#### [Exercise requirements]
Please write out the passage below on the Chart editor's Setup and Customize tabs, word for word.

++++ Excerpt provided ++++

Once you’ve inserted your chart, the Chart editor sidebar should appear on the right side of your screen. If you don't see it, simply double-click anywhere on your chart to open it.

Navigating the Chart Editor: Setup vs. Customize

The Chart editor is divided into two primary tabs: Setup and Customize. Understanding the role of each is the first step to becoming confident with the tool.

  • Setup Tab: This tab controls the fundamental structure of your chart. Think of it as the 'what' and 'where' of your data. Here, you'll choose your chart type, define the data range, and assign data to your X and Y axes.
  • Customize Tab: This tab controls the aesthetics - the look and feel. Think of it as the 'how it looks' of your data. Here, you'll adjust colors, fonts, titles, legends, gridlines, and other visual elements to make your chart clear and on-brand.

Let's break down each tab, option by option.

Mastering the 'Setup' Tab

The Setup tab is where you lay the foundation for your visualization. Getting this part right ensures your data is represented accurately before you start making it look good.

++++ Supplied material ++++

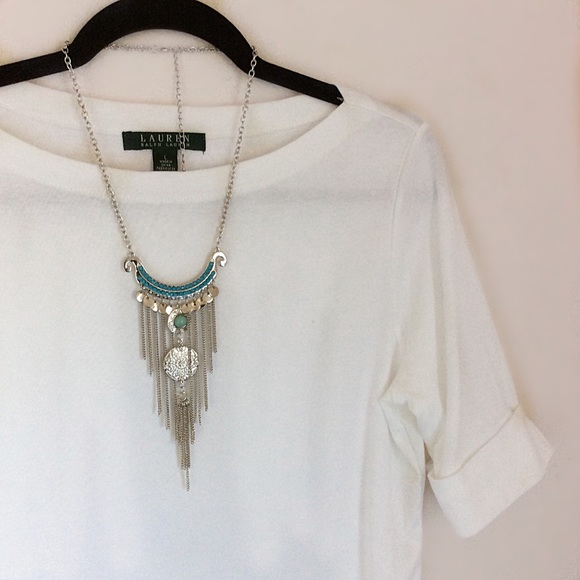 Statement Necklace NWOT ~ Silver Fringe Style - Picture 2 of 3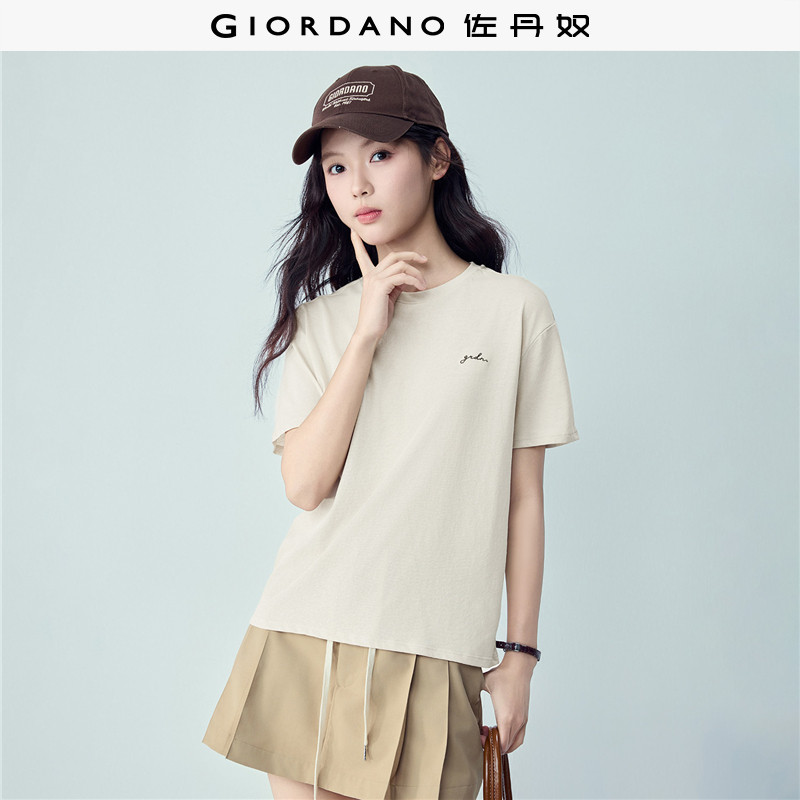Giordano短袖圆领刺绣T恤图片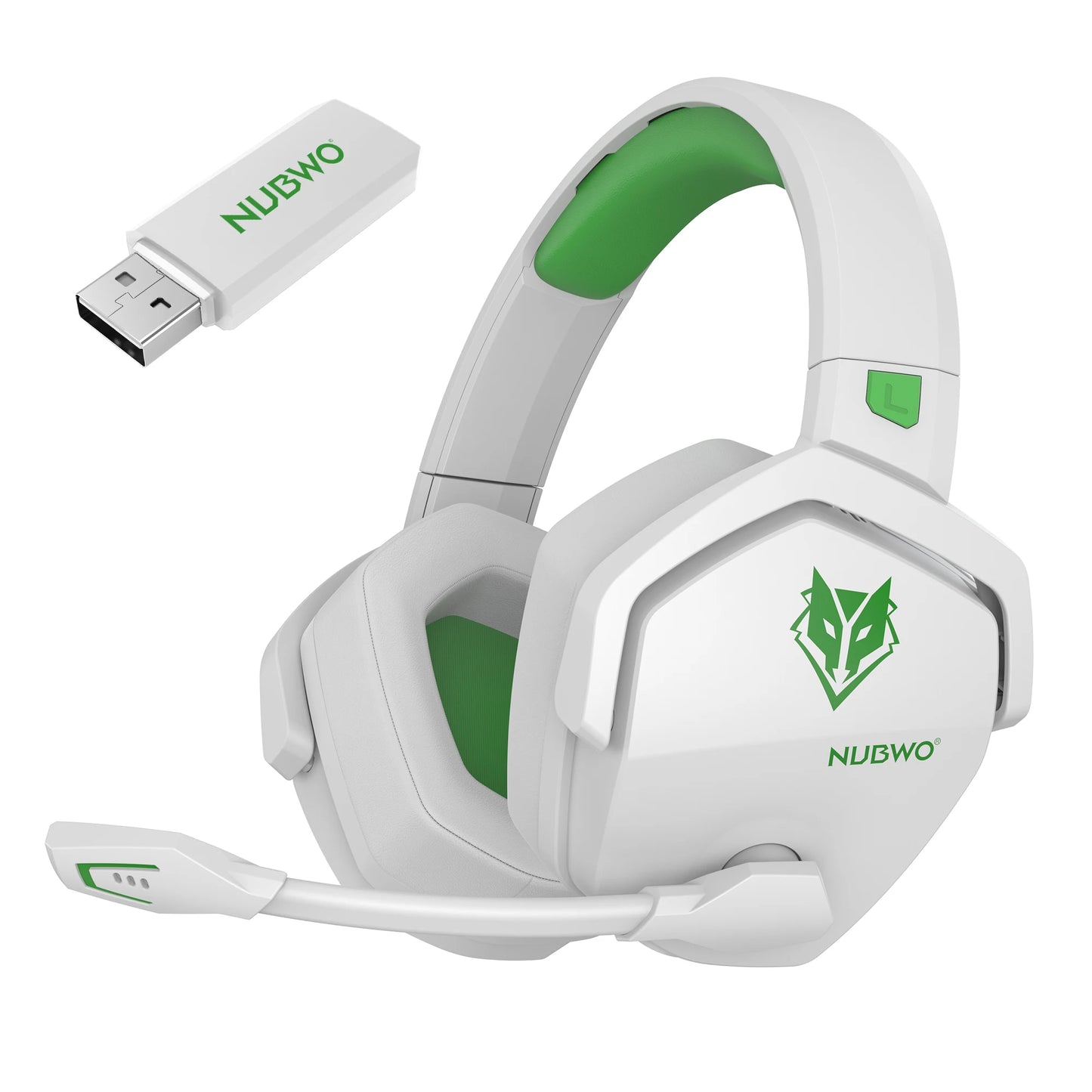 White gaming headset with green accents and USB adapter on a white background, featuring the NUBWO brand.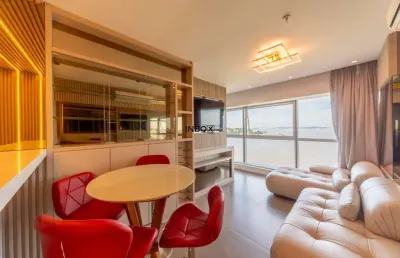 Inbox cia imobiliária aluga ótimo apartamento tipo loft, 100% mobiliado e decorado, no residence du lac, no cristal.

++++
++++ Supplied material ++++

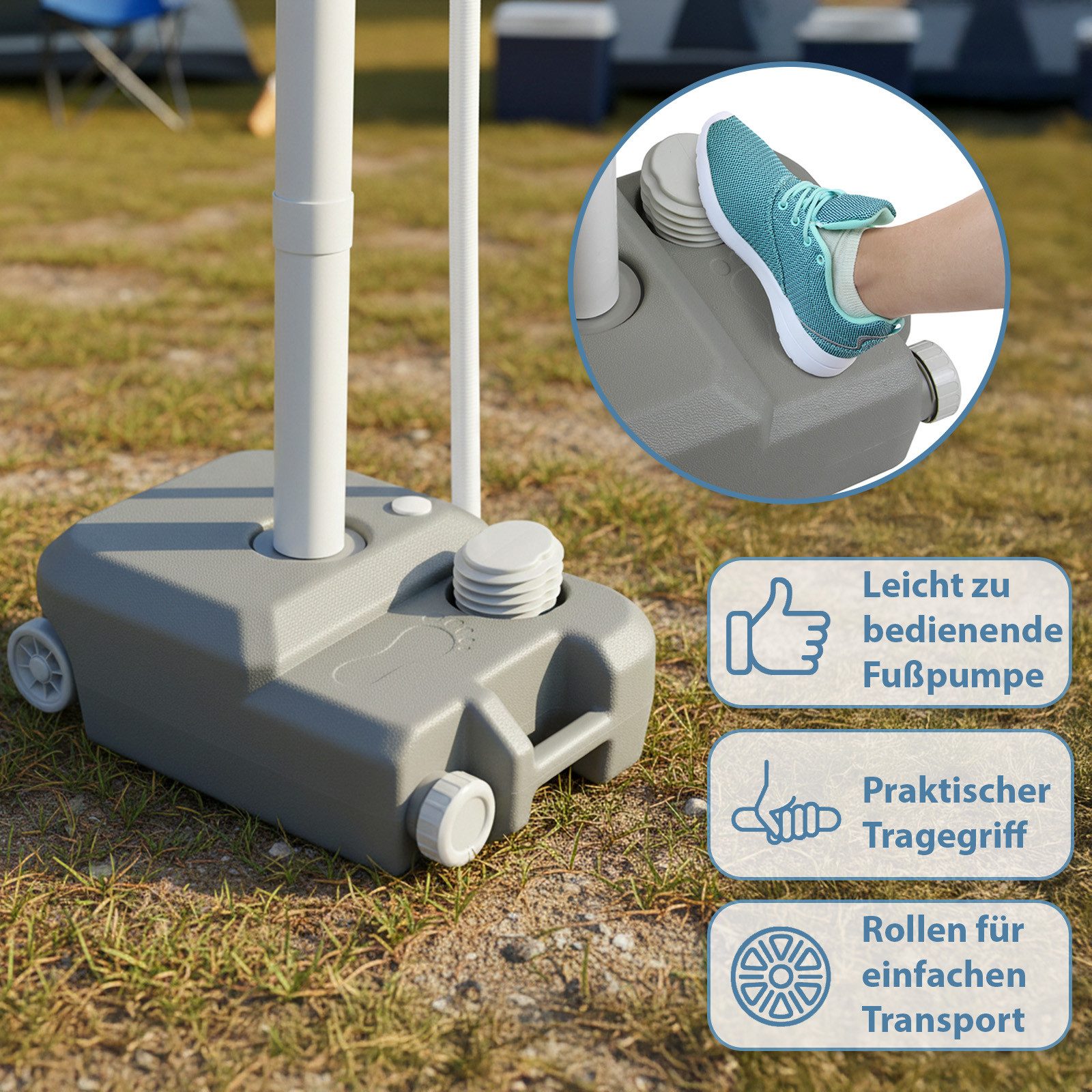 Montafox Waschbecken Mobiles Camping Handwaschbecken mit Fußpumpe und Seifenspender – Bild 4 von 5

++++
++++ Supplied material ++++

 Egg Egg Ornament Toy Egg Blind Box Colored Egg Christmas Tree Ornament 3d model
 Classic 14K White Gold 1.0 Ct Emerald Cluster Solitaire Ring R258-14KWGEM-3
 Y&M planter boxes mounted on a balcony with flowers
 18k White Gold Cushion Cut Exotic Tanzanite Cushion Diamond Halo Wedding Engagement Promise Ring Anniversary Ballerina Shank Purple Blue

++++

#### [Final answer]
Once you’ve inserted your chart, the Chart editor sidebar should appear on the right side of your screen. If you don't see it, simply double-click anywhere on your chart to open it.

Navigating the Chart Editor: Setup vs. Customize

The Chart editor is divided into two primary tabs: Setup and Customize. Understanding the role of each is the first step to becoming confident with the tool.

  • Setup Tab: This tab controls the fundamental structure of your chart. Think of it as the 'what' and 'where' of your data. Here, you'll choose your chart type, define the data range, and assign data to your X and Y axes.
  • Customize Tab: This tab controls the aesthetics - the look and feel. Think of it as the 'how it looks' of your data. Here, you'll adjust colors, fonts, titles, legends, gridlines, and other visual elements to make your chart clear and on-brand.

Let's break down each tab, option by option.

Mastering the 'Setup' Tab

The Setup tab is where you lay the foundation for your visualization. Getting this part right ensures your data is represented accurately before you start making it look good.